Thieves broke into the university building in Münster to steal technical equipment that was part of a work by the Japanese artist Koki Tanaka on display at the city’s Sculpture Projects, a festival that takes place every ten years.
Tanaka’s video project, Provisional Studies: Workshop #7 How to Live Together and Sharing the Unknown, will be temporarily closed to the public until the projection equipment and monitors can be replaced, Sculpture Projects Münster says. “We are trying to replace it quickly but it is complicated because there is a lot of technical equipment,” a spokeswoman adds. “The police are investigating it as a normal burglary.”
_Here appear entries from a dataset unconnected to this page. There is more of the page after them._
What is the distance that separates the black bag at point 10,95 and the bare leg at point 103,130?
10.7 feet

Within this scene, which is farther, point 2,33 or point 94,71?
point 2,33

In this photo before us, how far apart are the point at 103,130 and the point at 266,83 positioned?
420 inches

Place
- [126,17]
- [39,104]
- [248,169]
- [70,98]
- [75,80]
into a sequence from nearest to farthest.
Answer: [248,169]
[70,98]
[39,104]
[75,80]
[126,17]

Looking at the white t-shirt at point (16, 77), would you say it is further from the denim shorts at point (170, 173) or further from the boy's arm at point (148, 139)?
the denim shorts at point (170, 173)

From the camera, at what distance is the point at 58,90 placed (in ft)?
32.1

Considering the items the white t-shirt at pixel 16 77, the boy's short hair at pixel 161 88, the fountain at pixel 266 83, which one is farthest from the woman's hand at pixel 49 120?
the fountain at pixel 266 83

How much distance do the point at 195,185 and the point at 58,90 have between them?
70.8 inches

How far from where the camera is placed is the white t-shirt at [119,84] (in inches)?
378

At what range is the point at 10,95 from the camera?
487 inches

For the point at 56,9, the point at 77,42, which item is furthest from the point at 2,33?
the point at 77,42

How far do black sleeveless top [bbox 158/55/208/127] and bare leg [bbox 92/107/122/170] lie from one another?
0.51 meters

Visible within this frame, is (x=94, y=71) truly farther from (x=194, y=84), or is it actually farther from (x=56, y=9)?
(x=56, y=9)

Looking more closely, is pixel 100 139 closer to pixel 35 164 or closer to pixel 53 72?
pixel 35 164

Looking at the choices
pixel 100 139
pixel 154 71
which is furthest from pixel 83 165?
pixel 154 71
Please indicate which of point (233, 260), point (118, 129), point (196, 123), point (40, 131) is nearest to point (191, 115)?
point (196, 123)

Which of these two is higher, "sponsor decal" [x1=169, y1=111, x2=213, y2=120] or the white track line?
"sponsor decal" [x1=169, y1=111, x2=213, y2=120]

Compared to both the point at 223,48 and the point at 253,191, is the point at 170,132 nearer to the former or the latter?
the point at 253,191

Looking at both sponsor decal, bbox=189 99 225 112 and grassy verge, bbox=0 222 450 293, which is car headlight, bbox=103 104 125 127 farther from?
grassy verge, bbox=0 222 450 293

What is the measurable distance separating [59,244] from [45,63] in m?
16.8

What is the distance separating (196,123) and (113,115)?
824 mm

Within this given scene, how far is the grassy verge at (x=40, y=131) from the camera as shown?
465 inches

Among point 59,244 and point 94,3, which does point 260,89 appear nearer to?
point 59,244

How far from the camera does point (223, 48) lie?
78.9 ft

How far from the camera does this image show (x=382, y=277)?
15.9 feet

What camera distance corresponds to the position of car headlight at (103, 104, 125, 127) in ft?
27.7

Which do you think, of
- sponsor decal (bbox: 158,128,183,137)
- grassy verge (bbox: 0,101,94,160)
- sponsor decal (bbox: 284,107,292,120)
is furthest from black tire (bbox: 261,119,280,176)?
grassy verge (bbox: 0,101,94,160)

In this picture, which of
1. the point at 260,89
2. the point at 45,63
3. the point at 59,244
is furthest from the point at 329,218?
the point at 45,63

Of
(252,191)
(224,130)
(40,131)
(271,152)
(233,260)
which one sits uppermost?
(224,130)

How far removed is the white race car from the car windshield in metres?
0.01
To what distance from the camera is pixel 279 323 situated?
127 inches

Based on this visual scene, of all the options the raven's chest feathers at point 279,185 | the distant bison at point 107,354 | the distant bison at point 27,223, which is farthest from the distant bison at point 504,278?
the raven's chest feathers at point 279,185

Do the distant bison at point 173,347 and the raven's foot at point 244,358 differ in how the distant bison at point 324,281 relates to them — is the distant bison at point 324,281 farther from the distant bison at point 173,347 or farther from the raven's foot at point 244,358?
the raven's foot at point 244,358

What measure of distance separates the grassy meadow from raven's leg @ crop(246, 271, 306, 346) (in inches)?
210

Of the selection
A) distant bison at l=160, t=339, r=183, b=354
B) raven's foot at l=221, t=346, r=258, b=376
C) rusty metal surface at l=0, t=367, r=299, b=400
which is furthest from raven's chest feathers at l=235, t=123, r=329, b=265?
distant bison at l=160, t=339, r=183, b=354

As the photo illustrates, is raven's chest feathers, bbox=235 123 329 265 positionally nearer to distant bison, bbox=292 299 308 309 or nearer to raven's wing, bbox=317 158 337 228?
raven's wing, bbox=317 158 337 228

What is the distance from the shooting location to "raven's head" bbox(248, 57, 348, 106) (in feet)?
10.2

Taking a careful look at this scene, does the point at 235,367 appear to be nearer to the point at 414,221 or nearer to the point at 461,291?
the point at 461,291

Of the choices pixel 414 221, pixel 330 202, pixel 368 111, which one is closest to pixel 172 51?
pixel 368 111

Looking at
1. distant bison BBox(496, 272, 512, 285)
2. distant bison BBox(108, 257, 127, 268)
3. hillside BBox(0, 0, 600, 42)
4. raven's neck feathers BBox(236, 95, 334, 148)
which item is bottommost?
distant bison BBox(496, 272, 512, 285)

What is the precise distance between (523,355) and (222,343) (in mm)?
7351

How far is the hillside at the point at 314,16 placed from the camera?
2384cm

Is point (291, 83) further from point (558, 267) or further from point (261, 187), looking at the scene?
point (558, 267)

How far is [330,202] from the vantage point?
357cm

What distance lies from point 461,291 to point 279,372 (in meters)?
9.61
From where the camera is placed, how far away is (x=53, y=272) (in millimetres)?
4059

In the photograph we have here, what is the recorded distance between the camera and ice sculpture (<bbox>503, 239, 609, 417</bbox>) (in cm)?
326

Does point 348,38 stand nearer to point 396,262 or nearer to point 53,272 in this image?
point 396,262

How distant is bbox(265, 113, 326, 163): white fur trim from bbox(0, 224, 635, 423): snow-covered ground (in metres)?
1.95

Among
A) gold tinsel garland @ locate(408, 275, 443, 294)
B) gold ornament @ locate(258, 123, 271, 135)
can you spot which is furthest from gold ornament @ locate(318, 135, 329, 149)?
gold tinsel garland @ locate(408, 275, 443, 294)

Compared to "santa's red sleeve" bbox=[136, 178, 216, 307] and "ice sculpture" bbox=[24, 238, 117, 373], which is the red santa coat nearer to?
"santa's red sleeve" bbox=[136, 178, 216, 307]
It is at least the third time that this edition of Sculpture Projects Münster has fallen victim to crime. A part of Ei Arakawa’s sculpture Harsh Citation, Harsh Pastoral, Harsh Münster was stolen on 17 June. In the night of 19 July to 20 July, a plaster figure in Nicole Eisenman’s work Sketch for a Fountain was vandalised too.
“We have to assume that art in a public space is at risk,” the spokeswoman says. “We don’t have a night guard because that would go against the concept. We have to live with it. Similar things happened in the last Sculpture Projects.”
Tanaka’s work focuses on eight people from different backgrounds whom he brought together to work on a variety of tasks.